Que font ici cependant les hommes qui ont pour profession de parler au nom de l'Intelligence et de l'esprit ? Que font ici les penseurs de métier au milieu de ces ébranlements ?
Ils gardent encore leur silence. Ils n'avertissent pas. Ils ne dénoncent pas. Ils ne sont pas transformés. Ils ne sont pas retournés. L'écart entre leur pensée et l'univers en proie aux catastrophes grandit chaque semaine, chaque jour, et ils ne sont pas alertés. Et ils n'alertent pas. L'écart entre leurs promesses et la situation des hommes est plus scandaleux qu'il ne fut jamais. Et ils ne bougent point. Ils restent du même côté de la barrière. Ils tiennent les mêmes assemblées, publient les mêmes livres. Tous ceux qui avaient la simplicité d'attendre leurs paroles commencent à se révolter, ou à rire."
(1) "Cuanta más libertad se otorga a los negocios, más cárceles se hace necesario construir para quienes padecen los negocios." (dixit Eduardo Galeano dans son introduction à Las venas abiertas de América Latina, Siglo XXI Editores, México, 1971 ; dernière édition en date : Siglo XXI de España Editores, Tres Cantos, Madrid, 2011)
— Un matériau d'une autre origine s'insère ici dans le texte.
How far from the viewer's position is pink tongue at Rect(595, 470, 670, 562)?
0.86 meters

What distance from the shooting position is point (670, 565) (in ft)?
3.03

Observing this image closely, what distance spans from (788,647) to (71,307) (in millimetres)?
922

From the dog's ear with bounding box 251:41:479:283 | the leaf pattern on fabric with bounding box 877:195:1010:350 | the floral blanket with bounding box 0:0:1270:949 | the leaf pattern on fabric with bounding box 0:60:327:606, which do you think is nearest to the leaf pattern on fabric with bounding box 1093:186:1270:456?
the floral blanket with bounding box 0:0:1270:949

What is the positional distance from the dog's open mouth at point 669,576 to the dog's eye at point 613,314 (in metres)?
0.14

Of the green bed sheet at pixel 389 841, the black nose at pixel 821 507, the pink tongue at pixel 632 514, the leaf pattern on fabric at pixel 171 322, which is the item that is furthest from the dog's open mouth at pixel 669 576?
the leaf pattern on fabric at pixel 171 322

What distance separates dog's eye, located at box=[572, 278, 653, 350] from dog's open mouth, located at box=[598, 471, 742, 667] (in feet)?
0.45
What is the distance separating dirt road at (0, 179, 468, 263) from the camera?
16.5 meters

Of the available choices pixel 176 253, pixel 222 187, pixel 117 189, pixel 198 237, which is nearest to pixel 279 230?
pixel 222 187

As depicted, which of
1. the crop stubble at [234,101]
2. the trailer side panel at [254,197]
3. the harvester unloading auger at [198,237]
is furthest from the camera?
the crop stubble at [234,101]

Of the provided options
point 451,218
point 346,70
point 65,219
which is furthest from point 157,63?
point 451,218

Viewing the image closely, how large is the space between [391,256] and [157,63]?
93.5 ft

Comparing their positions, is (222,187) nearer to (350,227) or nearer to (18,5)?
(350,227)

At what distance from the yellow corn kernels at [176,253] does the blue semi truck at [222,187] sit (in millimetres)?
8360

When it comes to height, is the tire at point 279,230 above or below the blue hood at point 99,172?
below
Prometo releer a Paul Nizan (o leerlo, directamente), a quien conocía como un gran clasicista y novelista. Tiene mucho que contarnos...
RépondreSupprimerY por cierto, "Alfon" es llana, no aguda - así que sin acento.
J'ignore vraiment comment ils l'appellent, ses proches. Et comme j'ai vu "Alfón" sur le Réseau à plusieurs reprises, j'ai fini par croire qu'on l'appelle "Alfón". Mais je suis Candide et je n'en sais rien.